▶ _Document excerpt_:
--- START ---

# Difference between revisions of "Physics-informed neural networks: A deep learning framework for solving forward and inverse problems involving nonlinear partial differential equations"

Cameron Meaney

## Introduction

In recent years, there has been an enormous growth in the amount of data and computing power available to researchers. Unfortunately, for many real-world scenarios, the cost of data acquisition is simply too high to collect an amount of data sufficient to guarantee robustness or convergence of training algorithms. In such situations, researchers are faced with the challenge of trying to generate results based on partial or incomplete datasets. Regularization techniques or methods which can artificially inflate the dataset become particularly useful in these situations; however, such techniques are often highly dependent of the specifics of the problem.

--- END ---

▶ _Data section_:
--- START ---

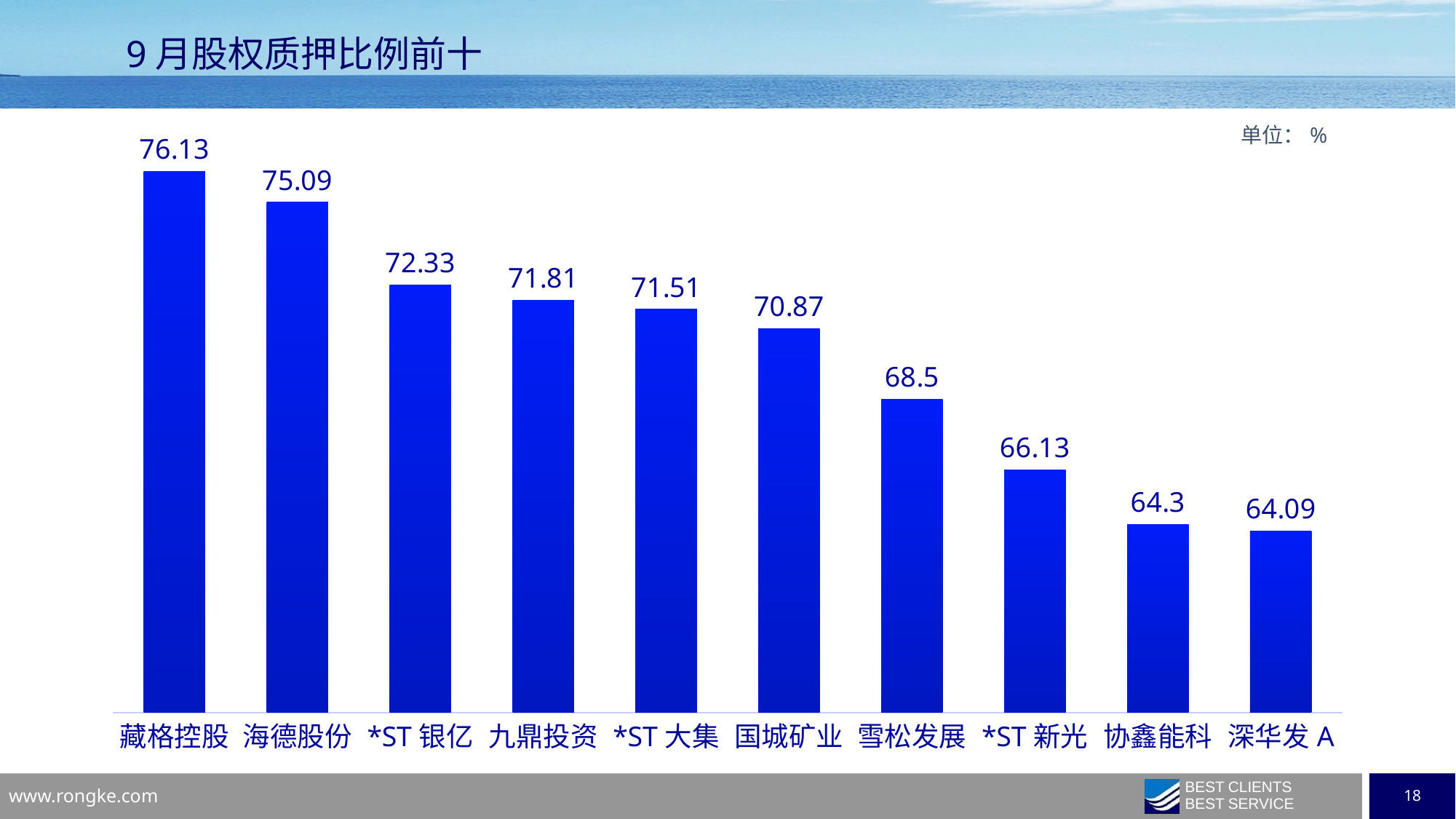
Which category has the lowest value? 深华发 A Do the values rise or fall from left to right along the x axis? Fall How many categories are shown in the chart? 10 What is the difference between the values for 雪松发展 and *ST 新光? 2.37 What is the value for 国城矿业? 70.87 Which is larger, the value for 九鼎投资 or the value for *ST 大集? 九鼎投资 What is the value for 协鑫能科? 64.3 Which category has the highest value? 藏格控股 What is the title of the chart? 9 月股权质押比例前十 What is the difference between the values for 藏格控股 and 海德股份? 1.04 What is the value for 藏格控股? 76.13 What kind of chart is shown on the slide? Bar chart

--- END ---

▶ _Task goal_: Write the next part of the introduction to physics-informed neural networks, picking up right after its final sentence.

▶ _Result below_:
Luckily, in important real-world scenarios that we endeavor to analyze, there is often a wealth of existing information from which we can draw. This existing information commonly manifests in the form of a mathematical model, particularly a set of partial differential equations (PDEs). In this paper, the authors provide a technique for incorporating the information of a physical system contained in a PDE into the optimization of a deep neural network. This technique is most useful in situations where established PDE models exist, but where our amount of available data is too small for neural network training. In essence, the accompanying PDE model can be used as a regularization agent, constraining the space of acceptable solutions to help the optimization converge more quickly and more accurately.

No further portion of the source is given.